Duncan grunted. His chair creaked in protest as he pushed himself away from the table. Nell pressed on. “It would be interesting to develop some plot twists based on leaps of faith, to deepen the feeling of mystery, create a sense of wonder. The game’s title, for instance. ‘The Dagger and the Thorn’ sounds so, um…”

“Pointy?” Bruce grinned. “Phallic?”

“Um, warlike,” Nell temporized demurely. “Masculine. I would recommend something more evocative, more magical. When I read about the sixth-level forest sequence with the lake and the magical swans, I thought of ‘The Golden Egg.’”

“‘The Golden Egg,’” Bruce mused. “That has possibilities.”

“I like it,” Duncan announced.

Bruce whipped his head around, incredulous. “You do? You’ve never liked anything imaginative or evocative in your whole life!”

“No, not that,” he said impatiently. “I mean her hair.”

A shocked silence followed his announcement.

Duncan frowned. “So? What are you gaping about? I didn’t like it at first, but I’ve decided that I like it. Is that so hard to understand?”

Bruce spoke up gallantly, after another half minute of shocked silence. “Ah, Ms. D’Onofrio, I didn’t have the pleasure of seeing how you wore your hair before, so I can’t offer any comparisons, but I can certainly say that it looks lovely now.”

“Uh, thank you,” Nell said. Her face was on fire.

“And if you’ve gotten the approval of anybody as resistant to change as my brother, believe me, it’s a compliment,” he added.

“Shut up, Bruce,” Duncan snapped.

“You’re acting unprofessional, Dunc,” Bruce murmured.

Nell knotted her hands together. “I’m glad you like my hair, Mr. Burke, but I’d rather talk about what you think of my ideas.”

“I don’t like them,” Duncan said abruptly.

Nell swallowed. “Ah,” she murmured. “I, uh, see.”

“I don’t want an interactive fairy tale. I want a fantasy quest. What you’re proposing would be impossible to reason your way through,” Duncan explained.

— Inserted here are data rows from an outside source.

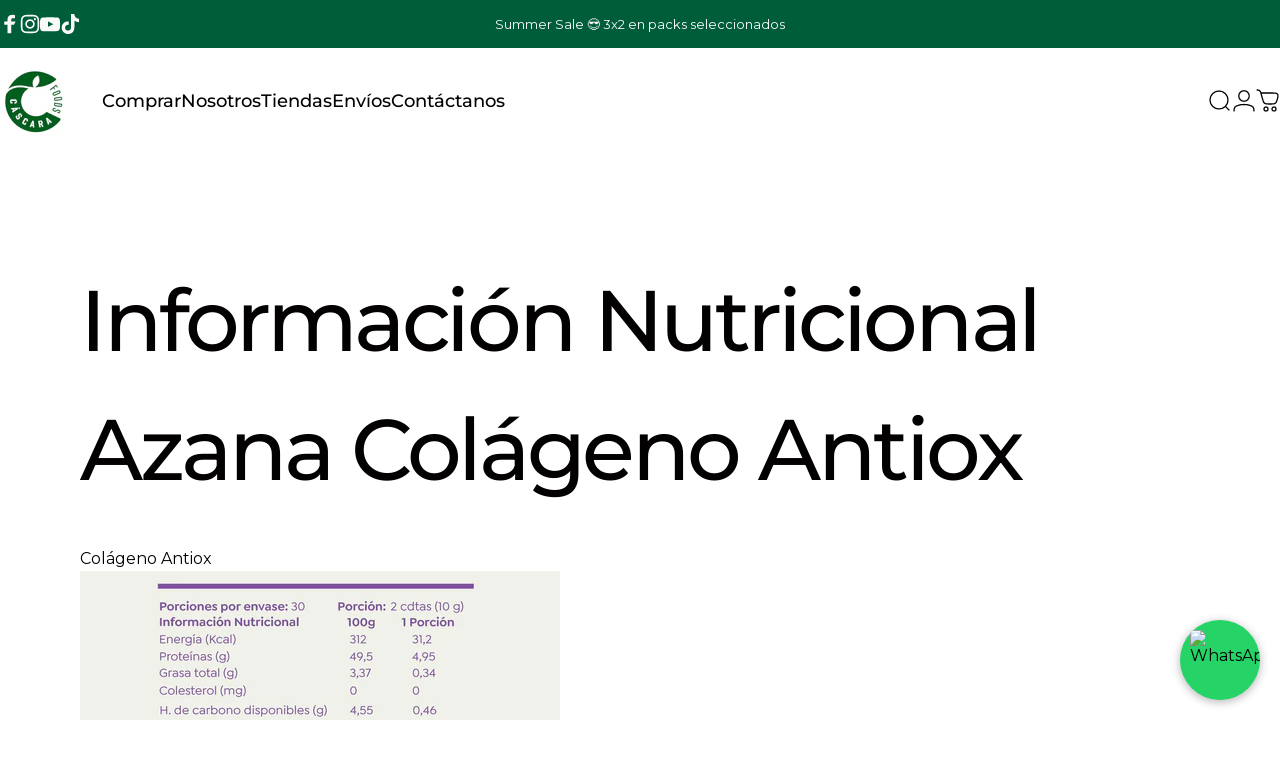

--- FILE ---
content_type: text/css; charset=utf-8
request_url: https://fonts.googleapis.com/css2?family=Tiny5
body_size: -157
content:
/* cyrillic-ext */
@font-face {
  font-family: 'Tiny5';
  font-style: normal;
  font-weight: 400;
  src: url(https://fonts.gstatic.com/s/tiny5/v3/KFOpCnmCvdGT7iw0xUllAT89EsA.woff2) format('woff2');
  unicode-range: U+0460-052F, U+1C80-1C8A, U+20B4, U+2DE0-2DFF, U+A640-A69F, U+FE2E-FE2F;
}
/* cyrillic */
@font-face {
  font-family: 'Tiny5';
  font-style: normal;
  font-weight: 400;
  src: url(https://fonts.gstatic.com/s/tiny5/v3/KFOpCnmCvdGT7iw9xUllAT89EsA.woff2) format('woff2');
  unicode-range: U+0301, U+0400-045F, U+0490-0491, U+04B0-04B1, U+2116;
}
/* greek */
@font-face {
  font-family: 'Tiny5';
  font-style: normal;
  font-weight: 400;
  src: url(https://fonts.gstatic.com/s/tiny5/v3/KFOpCnmCvdGT7iw6xUllAT89EsA.woff2) format('woff2');
  unicode-range: U+0370-0377, U+037A-037F, U+0384-038A, U+038C, U+038E-03A1, U+03A3-03FF;
}
/* latin-ext */
@font-face {
  font-family: 'Tiny5';
  font-style: normal;
  font-weight: 400;
  src: url(https://fonts.gstatic.com/s/tiny5/v3/KFOpCnmCvdGT7iw3xUllAT89EsA.woff2) format('woff2');
  unicode-range: U+0100-02BA, U+02BD-02C5, U+02C7-02CC, U+02CE-02D7, U+02DD-02FF, U+0304, U+0308, U+0329, U+1D00-1DBF, U+1E00-1E9F, U+1EF2-1EFF, U+2020, U+20A0-20AB, U+20AD-20C0, U+2113, U+2C60-2C7F, U+A720-A7FF;
}
/* latin */
@font-face {
  font-family: 'Tiny5';
  font-style: normal;
  font-weight: 400;
  src: url(https://fonts.gstatic.com/s/tiny5/v3/KFOpCnmCvdGT7iw5xUllAT89.woff2) format('woff2');
  unicode-range: U+0000-00FF, U+0131, U+0152-0153, U+02BB-02BC, U+02C6, U+02DA, U+02DC, U+0304, U+0308, U+0329, U+2000-206F, U+20AC, U+2122, U+2191, U+2193, U+2212, U+2215, U+FEFF, U+FFFD;
}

“But that’s just it! Reason isn’t the only tool people use when they’re problem solving,” Nell argued. “There’s an enchanted princess to be won! It should be romantic, surprising.”

“He hates surprises,” Bruce muttered.

“Shut up, Bruce,” Duncan snarled.

“Sheathe your claws, Dunc, you’re scaring her,” Bruce warned.

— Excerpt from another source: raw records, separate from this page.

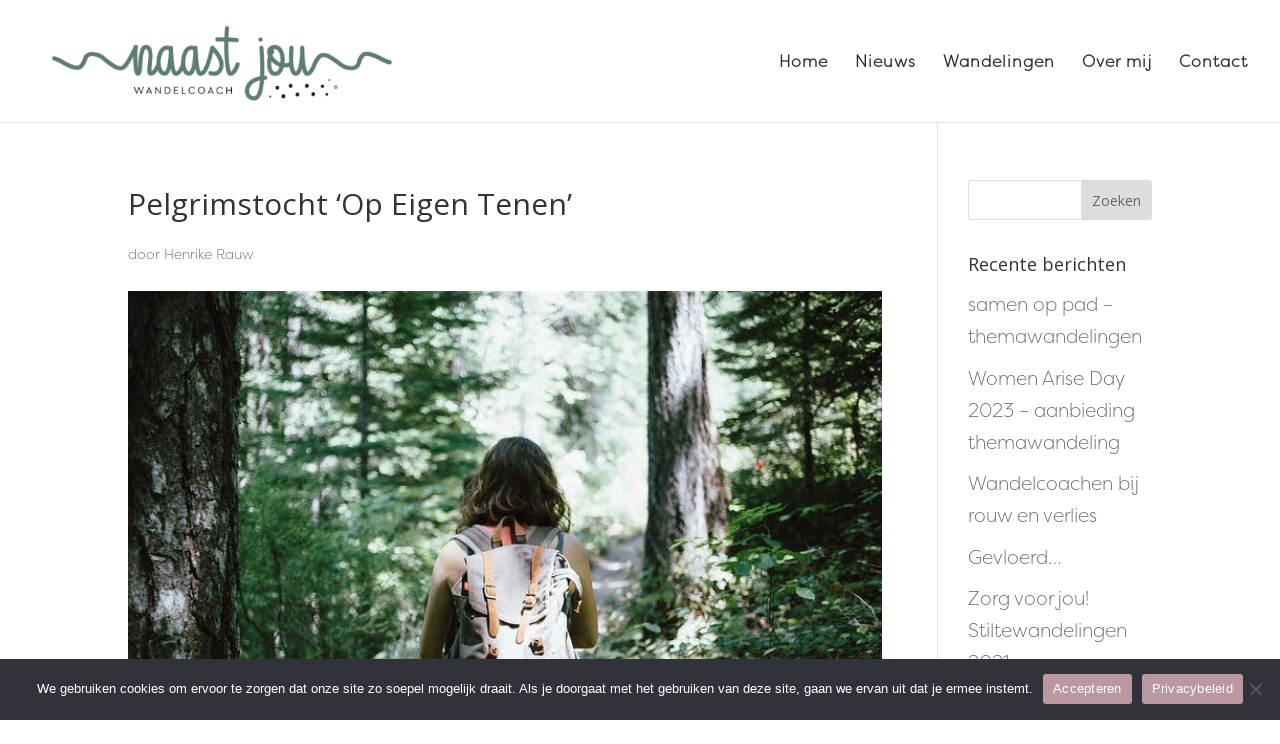

--- FILE ---
content_type: text/css;charset=utf-8
request_url: https://use.typekit.net/jgm4yxd.css
body_size: 428
content:
/*
 * The Typekit service used to deliver this font or fonts for use on websites
 * is provided by Adobe and is subject to these Terms of Use
 * http://www.adobe.com/products/eulas/tou_typekit. For font license
 * information, see the list below.
 *
 * filson-pro:
 *   - http://typekit.com/eulas/0000000000000000000157c5
 *   - http://typekit.com/eulas/0000000000000000000157cb
 *
 * © 2009-2026 Adobe Systems Incorporated. All Rights Reserved.
 */
/*{"last_published":"2024-07-02 07:55:00 UTC"}*/

@import url("https://p.typekit.net/p.css?s=1&k=jgm4yxd&ht=tk&f=24567.24573&a=953033&app=typekit&e=css");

“Not at all,” Nell lied. “I don’t scare easily.”

Duncan got up with an abruptness that shot his chair against the wall with a bang. He stalked out of the room.

Nell watched the door fall shut behind him, alarmed. “Did I say something wrong?”

“Oh, not at all,” Bruce assured her. “He’s just that way. Don’t worry. He likes you. Your ideas are fascinating. It’s all good.”

“Uh, thank you,” she said, confused.

“Don’t mind him. Duncan’s just twitchy because there’s been so much change in his company since we started working on my game. Everything’s all shaken up. He’ll calm down.”

“But if he hates my—”

“Nah, he doesn’t hate anything. He’s just being a dickhead for the pure fun of it. Pay him no attention at all. He can’t help himself. He’s just programmed that way. He used to be a spy, you know that?”

Nell was startled. “Um, no. I didn’t know that.”

“Yeah. Intelligence and analysis, for the NSA. Spent a lot of time in Afghanistan, and other nasty hot spots. I’d like to say being a spy was what made him such a tight-assed bastard, but the truth is, he’s been like that since we were kids. So don’t expect it to change.”

“I wouldn’t expect anything of the kind,” she murmured.

“He’s a genius when it comes to algorithms for intelligent database design,” Bruce went on. “His biggest client is the U.S. government. Everything’s always so damn serious. National security. Terrorist threats. Blood and guts. Something as frivolous as a computer game drives the poor guy nuts.” Bruce rolled his eyes. “But he’ll feel better about it when the money starts pouring in. He likes money just fine. You just keep coming up with ideas, and you’ll be golden.”

“Okay,” she said. “And you really can call me Nell.”